**Exercise description**
Reproduce all entries below verbatim. Skip the pictures.
<<<<
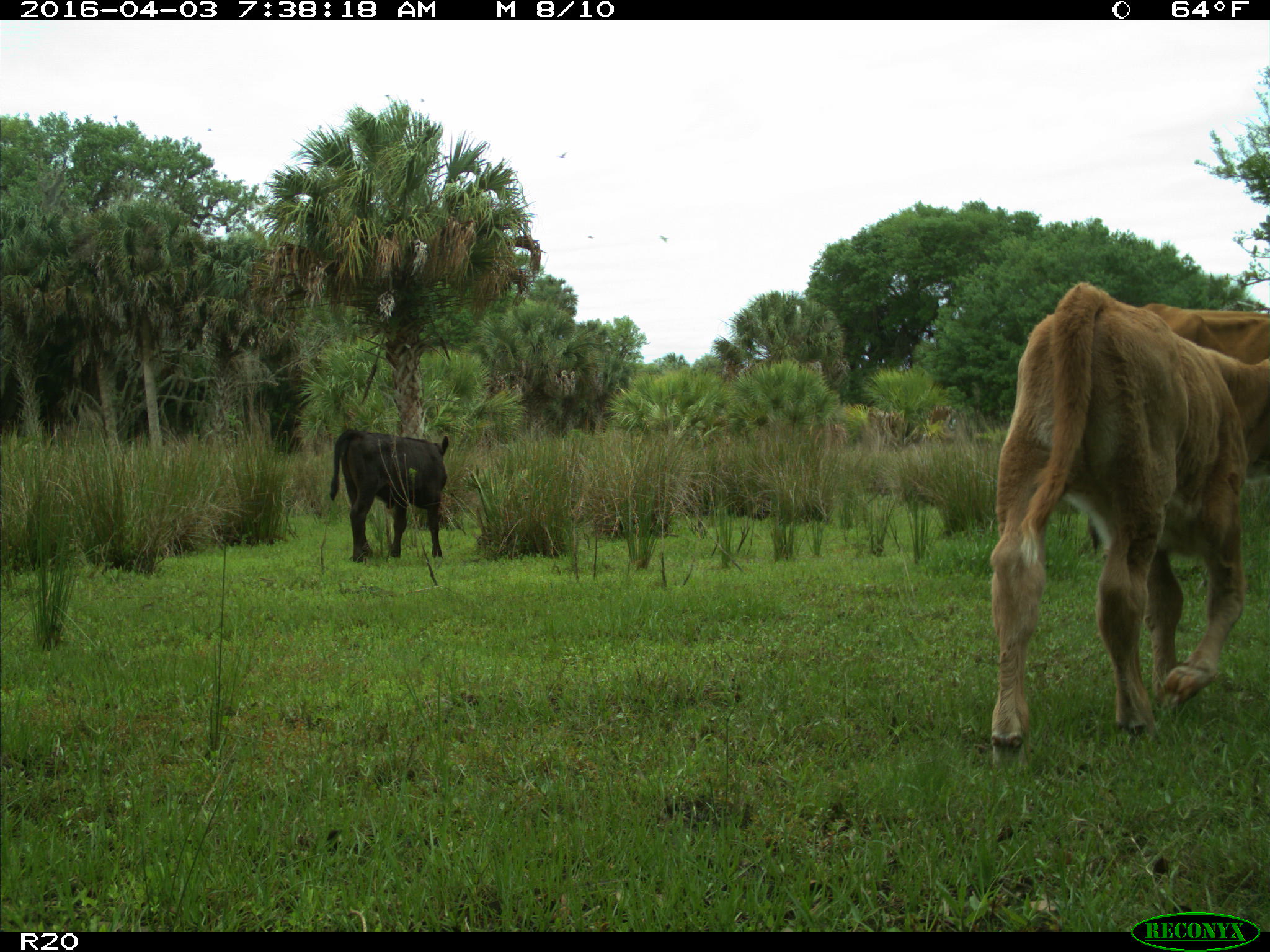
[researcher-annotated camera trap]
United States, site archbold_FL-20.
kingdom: Animalia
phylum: Chordata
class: Mammalia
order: Artiodactyla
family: Bovidae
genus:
>>>>
**Output of the task**
[researcher-annotated camera trap]
United States, site archbold_FL-20.
kingdom: Animalia
phylum: Chordata
class: Mammalia
order: Artiodactyla
family: Bovidae
genus:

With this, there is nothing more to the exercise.